To be fair to the journalists who wrote all the headlines, the ECJ press release on the matter is very confused. It starts off by simply saying ‘An internal rule of an undertaking which prohibits the visible wearing of any political, philosophical or religious sign does not constitute direct discrimination’. But it doesn’t define anywhere what direct discrimination means, and doesn’t talk about its sibling, indirect discrimination, until well into page two – and when it does, it’s fairly muddled in the language it uses. We at the British Humanist Association had to read it through about three or four times before we got our heads round it.
So, let’s try and clear things up a bit. Essentially in equality and human rights law there are two types of discrimination. Direct discrimination, as it relates to religion or non-religious beliefs, is where you have a policy that targets someone because of their religion or belief.
Indirect discrimination is where you have a policy that does not target someone because of their religion or belief per se, but it nonetheless puts individuals of particular religions or beliefs at a disadvantage, when compared to those of other religions or beliefs.
Yesterday’s ruling actually focussed on two different cases – one from Belgium and one from France. In both cases, the employer had a policy of not allowing employees to wear religious dress or symbols. This led to two Muslim employees wearing the headscarf to be fired. They then took the cases through the domestic courts and finally up to the European court.
Neither employer’s policy was deemed to target Muslims specifically, so it was not found to be direct discrimination. That seems to me to be correct.
However, indirect discrimination is not always unlawful. It can in fact be lawful where the discriminatory requirement can be said to be a ‘genuine and determining occupational requirement, provided that the objective is legitimate and the requirement is proportionate.’
A clear example of this is a case heard at the European Court of Human Rights (ECtHR) in 2013, involving a nurse called Shirley Chaplin. She was wearing a cross around her neck, and her NHS Trust deemed that this posed a risk to her and patients’ safety in case ‘a disturbed patient might seize and pull the chain, thereby injuring herself or the applicant, or that the cross might swing forward and could, for example, come into contact with an open wound.’ Her Trust asked her to wear the cross on a pin instead. She refused and took a human rights case. She lost the case because it was found that her employer’s request that she wear the cross on a pin instead of a chain was a proportionate means of pursuing the legitimate objective of patient safety.

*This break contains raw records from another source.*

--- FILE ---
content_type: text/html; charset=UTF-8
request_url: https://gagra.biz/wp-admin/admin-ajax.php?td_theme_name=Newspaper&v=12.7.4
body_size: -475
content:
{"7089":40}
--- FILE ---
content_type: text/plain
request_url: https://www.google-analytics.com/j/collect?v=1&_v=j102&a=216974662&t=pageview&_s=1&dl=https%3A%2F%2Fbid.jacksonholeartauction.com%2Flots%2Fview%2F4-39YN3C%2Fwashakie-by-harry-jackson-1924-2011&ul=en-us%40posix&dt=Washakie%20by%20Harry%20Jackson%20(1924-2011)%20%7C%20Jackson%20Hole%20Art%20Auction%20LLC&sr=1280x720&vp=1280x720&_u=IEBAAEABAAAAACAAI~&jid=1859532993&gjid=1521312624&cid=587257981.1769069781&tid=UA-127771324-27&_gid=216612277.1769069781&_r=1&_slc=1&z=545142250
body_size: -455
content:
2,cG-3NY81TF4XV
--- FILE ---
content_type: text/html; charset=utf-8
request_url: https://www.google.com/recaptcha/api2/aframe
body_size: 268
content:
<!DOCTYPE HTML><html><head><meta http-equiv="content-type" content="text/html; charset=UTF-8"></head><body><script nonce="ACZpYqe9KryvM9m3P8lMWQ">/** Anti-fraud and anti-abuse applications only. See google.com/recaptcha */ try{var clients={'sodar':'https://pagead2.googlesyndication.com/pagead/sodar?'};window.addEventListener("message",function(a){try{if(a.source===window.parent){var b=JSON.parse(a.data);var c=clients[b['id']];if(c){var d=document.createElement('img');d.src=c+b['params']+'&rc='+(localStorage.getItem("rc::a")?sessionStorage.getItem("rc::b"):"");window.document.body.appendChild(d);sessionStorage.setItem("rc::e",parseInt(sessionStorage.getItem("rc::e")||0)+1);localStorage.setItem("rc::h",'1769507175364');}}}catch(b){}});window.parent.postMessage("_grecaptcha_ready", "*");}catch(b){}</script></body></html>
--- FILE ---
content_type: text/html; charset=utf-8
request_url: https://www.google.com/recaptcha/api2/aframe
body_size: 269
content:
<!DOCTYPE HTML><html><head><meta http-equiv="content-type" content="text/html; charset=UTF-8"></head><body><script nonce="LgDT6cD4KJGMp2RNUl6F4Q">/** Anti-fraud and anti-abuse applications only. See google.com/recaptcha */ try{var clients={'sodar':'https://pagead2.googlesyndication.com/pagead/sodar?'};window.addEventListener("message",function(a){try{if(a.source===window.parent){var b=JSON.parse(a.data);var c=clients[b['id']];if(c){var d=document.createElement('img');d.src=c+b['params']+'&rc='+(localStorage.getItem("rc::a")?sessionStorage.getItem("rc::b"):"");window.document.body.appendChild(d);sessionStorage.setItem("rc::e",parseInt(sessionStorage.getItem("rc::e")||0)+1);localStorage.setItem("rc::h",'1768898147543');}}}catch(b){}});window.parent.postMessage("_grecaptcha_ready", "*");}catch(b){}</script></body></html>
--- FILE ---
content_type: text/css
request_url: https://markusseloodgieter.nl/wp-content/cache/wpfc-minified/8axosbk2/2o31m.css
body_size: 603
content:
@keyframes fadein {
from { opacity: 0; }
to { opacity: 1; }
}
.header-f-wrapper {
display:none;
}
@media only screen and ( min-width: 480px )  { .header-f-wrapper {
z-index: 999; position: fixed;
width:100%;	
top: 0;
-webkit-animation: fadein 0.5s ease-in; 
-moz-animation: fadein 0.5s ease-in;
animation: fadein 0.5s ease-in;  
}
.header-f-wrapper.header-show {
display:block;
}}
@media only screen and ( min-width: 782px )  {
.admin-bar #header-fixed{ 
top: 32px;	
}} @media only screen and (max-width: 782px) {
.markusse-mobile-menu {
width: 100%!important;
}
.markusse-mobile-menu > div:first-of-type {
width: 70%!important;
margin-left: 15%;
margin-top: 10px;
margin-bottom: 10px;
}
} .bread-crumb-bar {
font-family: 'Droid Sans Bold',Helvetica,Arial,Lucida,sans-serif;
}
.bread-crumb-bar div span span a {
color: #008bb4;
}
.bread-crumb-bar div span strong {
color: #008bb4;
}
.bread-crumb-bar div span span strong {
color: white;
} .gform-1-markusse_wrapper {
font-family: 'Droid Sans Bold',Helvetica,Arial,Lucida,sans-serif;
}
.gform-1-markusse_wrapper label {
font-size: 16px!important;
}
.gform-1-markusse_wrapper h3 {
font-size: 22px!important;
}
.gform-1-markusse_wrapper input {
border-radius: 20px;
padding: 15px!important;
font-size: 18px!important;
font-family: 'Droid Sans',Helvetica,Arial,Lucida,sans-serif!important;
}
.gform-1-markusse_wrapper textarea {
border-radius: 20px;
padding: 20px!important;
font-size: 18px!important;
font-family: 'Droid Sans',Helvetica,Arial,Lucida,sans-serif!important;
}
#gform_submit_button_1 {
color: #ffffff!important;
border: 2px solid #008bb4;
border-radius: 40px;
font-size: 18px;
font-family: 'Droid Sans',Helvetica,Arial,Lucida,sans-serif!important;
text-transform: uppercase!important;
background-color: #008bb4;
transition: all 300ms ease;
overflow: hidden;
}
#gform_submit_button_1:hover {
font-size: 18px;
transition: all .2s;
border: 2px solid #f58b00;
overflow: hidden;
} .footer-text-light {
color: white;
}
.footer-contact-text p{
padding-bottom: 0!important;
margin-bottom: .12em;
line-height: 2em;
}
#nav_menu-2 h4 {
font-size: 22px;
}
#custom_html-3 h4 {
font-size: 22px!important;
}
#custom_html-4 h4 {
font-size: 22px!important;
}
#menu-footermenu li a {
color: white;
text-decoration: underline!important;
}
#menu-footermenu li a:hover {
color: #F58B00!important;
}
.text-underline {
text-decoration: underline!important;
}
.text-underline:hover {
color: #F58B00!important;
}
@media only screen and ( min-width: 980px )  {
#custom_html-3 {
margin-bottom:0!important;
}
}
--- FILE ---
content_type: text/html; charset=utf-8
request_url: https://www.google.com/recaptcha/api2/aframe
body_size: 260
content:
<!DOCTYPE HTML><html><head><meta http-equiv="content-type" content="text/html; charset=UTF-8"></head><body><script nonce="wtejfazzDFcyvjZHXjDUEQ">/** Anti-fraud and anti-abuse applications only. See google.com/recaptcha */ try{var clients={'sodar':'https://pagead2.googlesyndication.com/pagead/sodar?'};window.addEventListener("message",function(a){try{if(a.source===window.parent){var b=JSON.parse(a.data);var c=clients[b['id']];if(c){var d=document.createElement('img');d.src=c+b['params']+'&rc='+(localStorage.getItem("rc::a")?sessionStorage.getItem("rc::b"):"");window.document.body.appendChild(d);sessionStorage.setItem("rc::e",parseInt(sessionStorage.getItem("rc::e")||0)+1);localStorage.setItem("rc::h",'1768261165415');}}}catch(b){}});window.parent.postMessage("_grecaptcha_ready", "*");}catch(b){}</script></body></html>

On the other hand, a case where an employer was found to have got it wrong was the case of Nadia Eweida, which was also determined at the ECtHR in 2013. She also wanted to wear a cross round her neck, and her employer, British Airways, said that this went against their uniform policy. This was deemed not to be a proportionate means of achieving a legitimate aim and so her claim of indirect discrimination was successful.
In yesterday’s two cases the ECJ made no ruling as to indirect discrimination. It set out the tests by which the indirect discrimination could possibly be lawful. This included the problematic concept that it might be okay to require no religious symbols in customer-facing staff, which seems to me to go further than the ECtHR ruling with Eweida did (and, Darren Newman has argued, is less likely to be seen by European courts as okay in a UK than in a French/Belgian laïcité framework). But it did not rule on the matter. Instead it remitted the question of legality back to the Belgian and French courts to decide, and merely speculated about possibilities of moving staff to different roles.
These two cases were decided under the European Employment Directive, hence they went to the European Court of Justice, whereas the two cases from 2013 were decided under the European Convention on Human Rights and hence they went to the European Court of Human Rights. But the indirect discrimination law is essentially the same in both sets of courts. So I find it hard to see how, given the 2013 decisions, the Belgian and French courts will be able to do anything but uphold the indirect discrimination claim (or if they do, how, if it then goes back to the ECJ, it will be able to do anything but likewise).
And even if the eventual ruling is against a claim of indirect discrimination, the ECJ remains just one of two legal avenues open to these two employees – they can also take an ECtHR claim. And I can’t see how the ECtHR can rule in a different way here to how it did in the Eweida case.
Headlines saying the ECJ has allowed employers to ban headscarves are premature at best and completely wrong at worst.
Yvonne Aburrow says
Good analysis of the ruling, thank you.
It should only be possible for employers to ban the wearing of clothing or jewellery that is likely to get caught in machinery, be grabbed and pulled by disturbed clients, prevent the wearing of appropriate safety gear, or otherwise endanger the wearer.
It sounds to me as though this ruling muddies the waters on a pure safety requirement.
As a Wiccan, I am wearing a pentagram ring today: that should be no concern of anyone but me (I’m a web developer, so it does not impede my work in any way).